What is needed » Retype the entries exactly, keeping every line intact.

╭─ Exercise inputs

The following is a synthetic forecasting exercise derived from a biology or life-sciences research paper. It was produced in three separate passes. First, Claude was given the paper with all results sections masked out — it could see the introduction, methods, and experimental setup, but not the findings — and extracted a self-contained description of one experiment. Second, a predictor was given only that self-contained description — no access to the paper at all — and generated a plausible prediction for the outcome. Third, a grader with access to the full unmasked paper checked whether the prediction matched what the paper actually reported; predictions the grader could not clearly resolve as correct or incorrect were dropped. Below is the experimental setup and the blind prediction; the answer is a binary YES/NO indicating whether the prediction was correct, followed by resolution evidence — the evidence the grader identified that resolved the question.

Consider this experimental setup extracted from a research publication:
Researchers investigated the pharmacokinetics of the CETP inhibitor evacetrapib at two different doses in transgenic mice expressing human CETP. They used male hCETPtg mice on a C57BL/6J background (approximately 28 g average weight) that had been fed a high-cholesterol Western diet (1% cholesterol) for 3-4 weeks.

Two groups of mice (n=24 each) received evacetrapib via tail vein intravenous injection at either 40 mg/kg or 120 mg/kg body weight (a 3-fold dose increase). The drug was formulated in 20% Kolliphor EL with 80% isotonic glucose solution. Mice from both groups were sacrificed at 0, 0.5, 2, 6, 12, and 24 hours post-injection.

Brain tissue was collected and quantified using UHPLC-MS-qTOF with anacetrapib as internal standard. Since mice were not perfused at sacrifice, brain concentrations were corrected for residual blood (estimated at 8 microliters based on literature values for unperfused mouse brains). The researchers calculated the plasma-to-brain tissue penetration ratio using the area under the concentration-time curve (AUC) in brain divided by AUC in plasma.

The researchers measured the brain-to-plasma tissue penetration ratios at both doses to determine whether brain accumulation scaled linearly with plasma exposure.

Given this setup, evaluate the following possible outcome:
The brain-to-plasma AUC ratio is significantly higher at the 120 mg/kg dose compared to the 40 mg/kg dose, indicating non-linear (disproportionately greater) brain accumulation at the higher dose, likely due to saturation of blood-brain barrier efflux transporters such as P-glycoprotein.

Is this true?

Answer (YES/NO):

╰─

Result »
The following is a synthetic forecasting exercise derived from a biology or life-sciences research paper. It was produced in three separate passes. First, Claude was given the paper with all results sections masked out — it could see the introduction, methods, and experimental setup, but not the findings — and extracted a self-contained description of one experiment. Second, a predictor was given only that self-contained description — no access to the paper at all — and generated a plausible prediction for the outcome. Third, a grader with access to the full unmasked paper checked whether the prediction matched what the paper actually reported; predictions the grader could not clearly resolve as correct or incorrect were dropped. Below is the experimental setup and the blind prediction; the answer is a binary YES/NO indicating whether the prediction was correct, followed by resolution evidence — the evidence the grader identified that resolved the question.

Consider this experimental setup extracted from a research publication:
Researchers investigated the pharmacokinetics of the CETP inhibitor evacetrapib at two different doses in transgenic mice expressing human CETP. They used male hCETPtg mice on a C57BL/6J background (approximately 28 g average weight) that had been fed a high-cholesterol Western diet (1% cholesterol) for 3-4 weeks.

Two groups of mice (n=24 each) received evacetrapib via tail vein intravenous injection at either 40 mg/kg or 120 mg/kg body weight (a 3-fold dose increase). The drug was formulated in 20% Kolliphor EL with 80% isotonic glucose solution. Mice from both groups were sacrificed at 0, 0.5, 2, 6, 12, and 24 hours post-injection.

Brain tissue was collected and quantified using UHPLC-MS-qTOF with anacetrapib as internal standard. Since mice were not perfused at sacrifice, brain concentrations were corrected for residual blood (estimated at 8 microliters based on literature values for unperfused mouse brains). The researchers calculated the plasma-to-brain tissue penetration ratio using the area under the concentration-time curve (AUC) in brain divided by AUC in plasma.

The researchers measured the brain-to-plasma tissue penetration ratios at both doses to determine whether brain accumulation scaled linearly with plasma exposure.

Given this setup, evaluate the following possible outcome:
The brain-to-plasma AUC ratio is significantly higher at the 120 mg/kg dose compared to the 40 mg/kg dose, indicating non-linear (disproportionately greater) brain accumulation at the higher dose, likely due to saturation of blood-brain barrier efflux transporters such as P-glycoprotein.

Is this true?

Answer (YES/NO):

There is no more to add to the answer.